As used herein, the term “determining” encompasses a wide variety of actions. For example, “determining” may include calculating, computing, processing, deriving, investigating, looking up (e.g., looking up in a table, a database or another data structure), ascertaining, and the like. Also, “determining” may include receiving (e.g., receiving information), accessing (e.g., accessing data in a memory), and the like. Also, “determining” may include resolving, selecting, choosing, establishing, and the like.
The methods disclosed herein comprise one or more steps or actions for achieving the methods. The method steps and/or actions may be interchanged with one another without departing from the scope of the claims. In other words, unless a specific order of steps or actions is specified, the order and/or use of specific steps and/or actions may be modified without departing from the scope of the claims. Further, the various operations of methods described above may be performed by any suitable means capable of performing the corresponding functions. The means may include various hardware and/or software component(s) and/or module(s), including, but not limited to a circuit, an application specific integrated circuit (ASIC), or processor. Generally, where there are operations illustrated in figures, those operations may have corresponding counterpart means-plus-function components with similar numbering.

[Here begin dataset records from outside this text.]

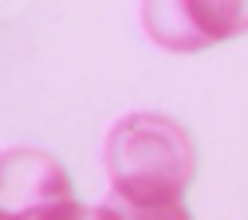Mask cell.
I'll use <instances>...</instances> for the list:
<instances>
[{"label":"cell","mask_w":248,"mask_h":220,"mask_svg":"<svg viewBox=\"0 0 248 220\" xmlns=\"http://www.w3.org/2000/svg\"><path fill=\"white\" fill-rule=\"evenodd\" d=\"M103 165L110 197L138 208H170L181 205L197 177V142L173 114L134 110L110 126Z\"/></svg>","instance_id":"cell-1"},{"label":"cell","mask_w":248,"mask_h":220,"mask_svg":"<svg viewBox=\"0 0 248 220\" xmlns=\"http://www.w3.org/2000/svg\"><path fill=\"white\" fill-rule=\"evenodd\" d=\"M146 36L166 51H201L221 40L248 31V4L244 0H154L142 4Z\"/></svg>","instance_id":"cell-2"},{"label":"cell","mask_w":248,"mask_h":220,"mask_svg":"<svg viewBox=\"0 0 248 220\" xmlns=\"http://www.w3.org/2000/svg\"><path fill=\"white\" fill-rule=\"evenodd\" d=\"M67 169L44 149H0V212L32 216L47 205L71 201Z\"/></svg>","instance_id":"cell-3"},{"label":"cell","mask_w":248,"mask_h":220,"mask_svg":"<svg viewBox=\"0 0 248 220\" xmlns=\"http://www.w3.org/2000/svg\"><path fill=\"white\" fill-rule=\"evenodd\" d=\"M0 220H32V216H12V212H0Z\"/></svg>","instance_id":"cell-4"}]
</instances>
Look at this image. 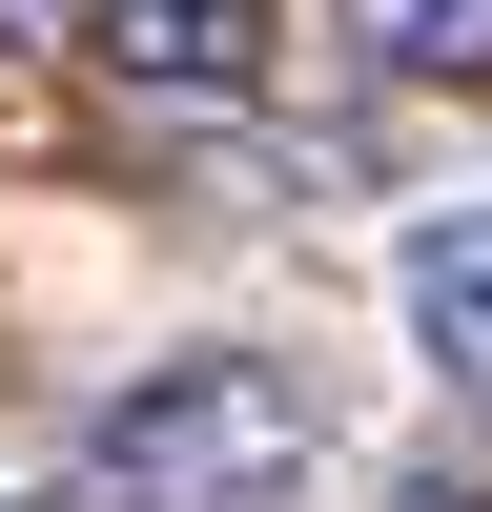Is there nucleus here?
I'll use <instances>...</instances> for the list:
<instances>
[{"mask_svg": "<svg viewBox=\"0 0 492 512\" xmlns=\"http://www.w3.org/2000/svg\"><path fill=\"white\" fill-rule=\"evenodd\" d=\"M328 472V390L287 349H164L82 410V512H287Z\"/></svg>", "mask_w": 492, "mask_h": 512, "instance_id": "f257e3e1", "label": "nucleus"}, {"mask_svg": "<svg viewBox=\"0 0 492 512\" xmlns=\"http://www.w3.org/2000/svg\"><path fill=\"white\" fill-rule=\"evenodd\" d=\"M0 21H41L103 82H164V103H246L267 82V0H0Z\"/></svg>", "mask_w": 492, "mask_h": 512, "instance_id": "f03ea898", "label": "nucleus"}, {"mask_svg": "<svg viewBox=\"0 0 492 512\" xmlns=\"http://www.w3.org/2000/svg\"><path fill=\"white\" fill-rule=\"evenodd\" d=\"M390 328H410V369H431V390L492 410V205H410V246H390Z\"/></svg>", "mask_w": 492, "mask_h": 512, "instance_id": "7ed1b4c3", "label": "nucleus"}, {"mask_svg": "<svg viewBox=\"0 0 492 512\" xmlns=\"http://www.w3.org/2000/svg\"><path fill=\"white\" fill-rule=\"evenodd\" d=\"M328 41L390 82H492V0H328Z\"/></svg>", "mask_w": 492, "mask_h": 512, "instance_id": "20e7f679", "label": "nucleus"}, {"mask_svg": "<svg viewBox=\"0 0 492 512\" xmlns=\"http://www.w3.org/2000/svg\"><path fill=\"white\" fill-rule=\"evenodd\" d=\"M0 512H62V492H0Z\"/></svg>", "mask_w": 492, "mask_h": 512, "instance_id": "39448f33", "label": "nucleus"}]
</instances>
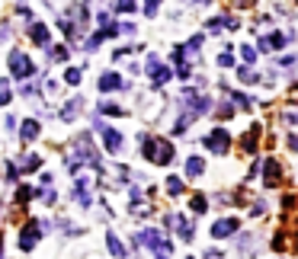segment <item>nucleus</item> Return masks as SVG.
<instances>
[{
  "label": "nucleus",
  "mask_w": 298,
  "mask_h": 259,
  "mask_svg": "<svg viewBox=\"0 0 298 259\" xmlns=\"http://www.w3.org/2000/svg\"><path fill=\"white\" fill-rule=\"evenodd\" d=\"M141 154H145L151 163H161V167H167V163L173 160V147L167 144V141H154V138H141Z\"/></svg>",
  "instance_id": "nucleus-1"
},
{
  "label": "nucleus",
  "mask_w": 298,
  "mask_h": 259,
  "mask_svg": "<svg viewBox=\"0 0 298 259\" xmlns=\"http://www.w3.org/2000/svg\"><path fill=\"white\" fill-rule=\"evenodd\" d=\"M138 243H145V246H151V250H157V253H164V256L173 250V243L164 240L157 230H141V234H138Z\"/></svg>",
  "instance_id": "nucleus-2"
},
{
  "label": "nucleus",
  "mask_w": 298,
  "mask_h": 259,
  "mask_svg": "<svg viewBox=\"0 0 298 259\" xmlns=\"http://www.w3.org/2000/svg\"><path fill=\"white\" fill-rule=\"evenodd\" d=\"M10 67H13V77L16 80H26V77H32L35 74V67H32V61L22 51H13L10 55Z\"/></svg>",
  "instance_id": "nucleus-3"
},
{
  "label": "nucleus",
  "mask_w": 298,
  "mask_h": 259,
  "mask_svg": "<svg viewBox=\"0 0 298 259\" xmlns=\"http://www.w3.org/2000/svg\"><path fill=\"white\" fill-rule=\"evenodd\" d=\"M228 144H231V138H228V132H221V128H215V132L205 138V147L212 150V154H224Z\"/></svg>",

The following claims are not intended to be limited to the aspects shown herein, but are to be accorded the full scope consistent with the language of the claims. Within a claim, reference to an element in the singular is not intended to mean “one and only one” unless specifically so stated, but rather “one or more.” Unless specifically stated otherwise, the term “some” refers to one or more. No claim element is to be construed under the provisions of 35 U.S.C. § 112(f) unless the element is expressly recited using the phrase “means for” or, in the case of a method claim, the element is recited using the phrase “step for.” All structural and functional equivalents to the elements of the various aspects described throughout this disclosure that are known or later come to be known to those of ordinary skill in the art are expressly incorporated herein by reference and are intended to be encompassed by the claims. Moreover, nothing disclosed herein is intended to be dedicated to the public regardless of whether such disclosure is explicitly recited in the claims.